President Trump delivers his inauguration address on Jan. 20, 2017.

President Trump delivers his inauguration address on Jan. 20, 2017. Patrick Semansky/AP file photo

White House Veterans: A Smooth Presidential Transition is Critical Even if the Incumbent is Reelected

"Premier Source" for transition resources launches its 2020 efforts.

As the country’s “premier source” for presidential transition information and resources launched its 2020 efforts, government veterans stressed the importance of having a smooth transition for management and national security purposes, regardless of who wins.

The nonprofit Partnership for Public Service launched its Center for Presidential Transition on Thursday. Former White House chiefs of staff Joshua Bolten and Denis McDonough spoke at the launch about the importance of the Partnership’s resources to ensure the government operates efficiently and foreign adversaries don’t take advantage of changeovers. This coincided with the release of the Partnership’s new data that show second term administrations have faced high turnover historically, which the nonprofit said highlights the need to fill positions with qualified candidates early.  

“Presidential transitions are major undertakings with a great deal at stake,” said Max Stier, president and CEO of the Partnership for Public Service, in a press release. “If done well, an effective transition for a new president or to a second term can lead to an administration’s long-term success.” The transition center will be led by David Marchick, most recently the managing director and global head of external affairs at the Carlyle Group and a former government official during the Clinton administration.

When the presidential administration changes, “adversaries are interested in catching us with our eye off the ball or they also want to figure out what we’re up to,” McDonough said. This is one of the reasons why an effective and timely transition is important, he stated. McDonough and Bolten spoke about a credible threat against inauguration day festivities in January 2009 and how the Obama and George W. Bush teams worked together to mitigate any harm. 

If the president is re-elected, turnover can often be a challenge. “From about Election Day through the first six months of the second terms of Presidents Clinton, Bush and Obama, 43% of their Cabinet secretaries, deputy secretaries and undersecretaries at 15 major agencies left their jobs,” according to the Partnership. “Only 11% of the individuals appointed to these positions during the first year in each of the three administrations stayed until the end of the eighth year.”

Bolten said an issue many two-term administrations have is “the president doesn’t think of it as a transition.” However, not having a second term transition is “a huge lost opportunity for an administration to relaunch itself, to refresh its personnel and to attack its policy agenda with the same vigor that the administration did in year one.” He encouraged the Trump administration to take advantage of the Partnership’s resources. 
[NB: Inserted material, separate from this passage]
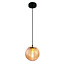 1-lichts hanglamp Sila - Ø25 cm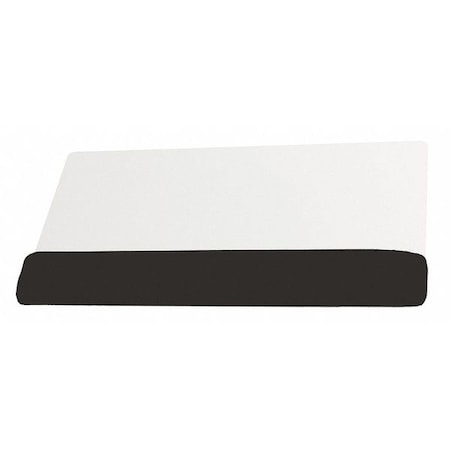 Kellyrest Wrist Rest-Soft Back Base-19" Gray Base KCS51206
The transition from Obama to Trump garnered a lot of attention for the Trump team’s unprecedented approach to this established process. According to a Government Business Council/GovExec.com survey released shortly before inauguration day in 2017, nearly 60% of the 745 federal employees surveyed disapproved of Trump’s transition. Also, 35% said they were at least somewhat confident Trump’s appointee to lead their agency would do so effectively, while 44% expressed little confidence.

Author Michael Lewis wrote in his book The Fifth Risk about how Trump appointees tossed out briefing books and made limited attempts to build on the knowledge of the Obama appointees. “Thousands of people inside the federal government had spent the better part of a year drawing a vivid picture of it for the benefit of a new administration,” wrote Lewis. Then shortly after Election Day in November 2016, “Across the federal government the Trump people weren’t anywhere to be found. The few places they did turn up, they appeared confused and unprepared.”

However, Lewis wrote, “It was Max Stier who had persuaded Congress to pass the laws that made it so annoyingly difficult for Donald Trump to avoid preparing to be president.”